The kid shifted uneasily, aware of the presence of the newcomers in the room as they all settled where there was space to be had, waiting politely until Butch was done with his business. Boone, Toshiro, and Paulson stood near the doorway with the tall ghoul, surrounded by their own expanding auras of stoic silence, a gaggle of nonverbal pees in a proverbial pod. ED-E hoovered over to Letters and curiously observed the mess of various disassembled weapon parts, stray ammo rounds, caps and other assorted knickknacks that littered the table, occasionally beeping an enquiry as to where that nice lady from earlier was, that neither Letters nor the Sergeant could not decipher.
The Courier watched for a moment as Clover, disappointed by the absence of her wandering loverboy, returned to her chair in dejection. He paid particular attention to her tightly clad legs and rear in the Chinese Stealth Suit, as being a man of refined tastes he found the outline of the female form clad in form-fitting garments to be, intriguingly, more titillating than straight nudity. Lantaya, who could tell where his eyes were pointed, harrumphed with great disapprobation, and followed him as he sat down.
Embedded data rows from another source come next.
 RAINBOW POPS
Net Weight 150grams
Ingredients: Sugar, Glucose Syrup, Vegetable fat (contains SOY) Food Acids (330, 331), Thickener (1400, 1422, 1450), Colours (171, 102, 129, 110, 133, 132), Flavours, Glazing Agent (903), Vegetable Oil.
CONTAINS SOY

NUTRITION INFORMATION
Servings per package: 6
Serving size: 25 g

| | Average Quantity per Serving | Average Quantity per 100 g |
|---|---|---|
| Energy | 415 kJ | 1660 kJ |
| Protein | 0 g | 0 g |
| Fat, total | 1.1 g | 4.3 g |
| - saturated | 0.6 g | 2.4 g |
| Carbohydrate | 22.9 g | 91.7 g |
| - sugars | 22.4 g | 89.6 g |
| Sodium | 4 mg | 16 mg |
"She's cool," Luke summarised in the manner of all young boys everywhere, who had not yet learned to express themselves fully, and therefore described everything with variations upon the same set of descriptors. "She's in my class and said she liked my hair. I told her I get it done here, Butch! I said that my dad was a Tunnel Snake, and she said that was awesome."
His young voice was filled with pride and the juvenile longing for positive reinforcement. The man from the wharf who had spoken with Boone, Letters, chuckled from his spot to the side, one hand holding a roughly copied manual open as the other catalogued a set of parts for a radio receiver. He was playing it cool, but something about his body language made Lantaya think he was more invested in the developing conversation than he let on. "Which girl is she," Letters asked as he noted down a broken part on a scrap of paper, "Is she's Danvers' little girl?"
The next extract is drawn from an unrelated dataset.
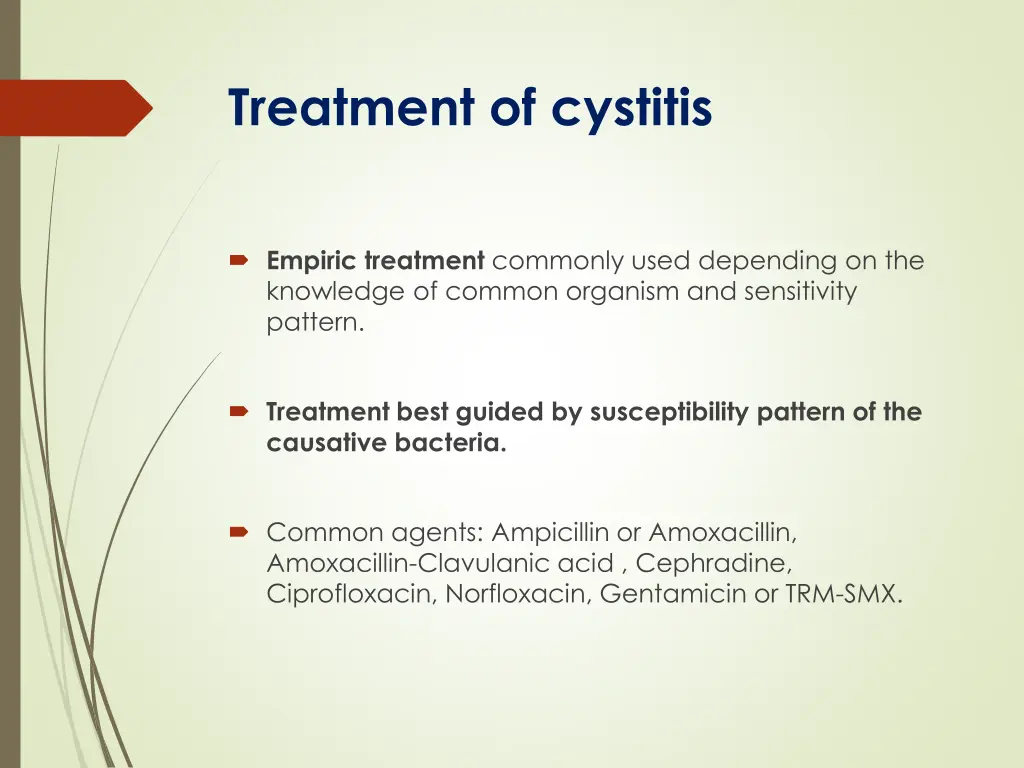 Treatment of cystitis

Empiric treatment commonly used depending on the knowledge of common organism and sensitivity pattern.

Treatment best guided by susceptibility pattern of the causative bacteria.

Common agents: Ampicillin or Amoxacillin, Amoxacillin-Clavulanic acid , Cephradine, Ciprofloxacin, Norfloxacin, Gentamicin or TRM-SMX.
"Nuh-Uhh," Luke shook his head vehemently, causing Butch to restrain a curse as a long section of the hair he had laboured upon was nudged to the side and he smoothed it back into place with a thumb, "Her names Yi!"
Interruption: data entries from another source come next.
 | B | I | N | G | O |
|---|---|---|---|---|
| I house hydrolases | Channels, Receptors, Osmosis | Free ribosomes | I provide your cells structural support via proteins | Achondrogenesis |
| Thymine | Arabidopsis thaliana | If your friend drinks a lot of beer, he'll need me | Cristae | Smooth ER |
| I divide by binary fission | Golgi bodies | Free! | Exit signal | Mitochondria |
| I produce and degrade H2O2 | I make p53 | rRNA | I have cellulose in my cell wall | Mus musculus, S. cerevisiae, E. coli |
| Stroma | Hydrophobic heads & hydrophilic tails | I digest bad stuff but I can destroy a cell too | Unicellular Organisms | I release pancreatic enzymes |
The grizzled merc who sat in the dustbin in the corner, laughed out loud. "Fucking weird-ass names."
Luke frowned, while Letters glanced at the man with something like murder in his eyes. "No cursing around my son, Jericho."
Jericho smirked and held out his hands to show no offense was meant, and that if he meant to cause offense in the first place, he would not be so easily cowed. "Forget you heard that, Luke," Letters commanded in a patriarchal tone, as he noted down a serial number off a small circuit board.
"Okay dad," the young boy said meekly, but with the fixed expression of someone who was most definitely going to remember it and use it in everyday conversation with his similarly aged peers. "The other kids make fun of her because she has a weird name. Every time she tries to answer the teachers question in class they go 'Yi Wong!' and start laughing. I can tell she doesn't like it. She always looks down and stops smiling."
Luke stopped frowning and fiddled with the fabric of the sheet that was laid out over his front to catch the stream of falling hairs. His eyes took on a faraway look. "She has a nice smile."
Lantaya smiled despite herself. The boy was endearingly young and naïve. It was unfathomably adorable.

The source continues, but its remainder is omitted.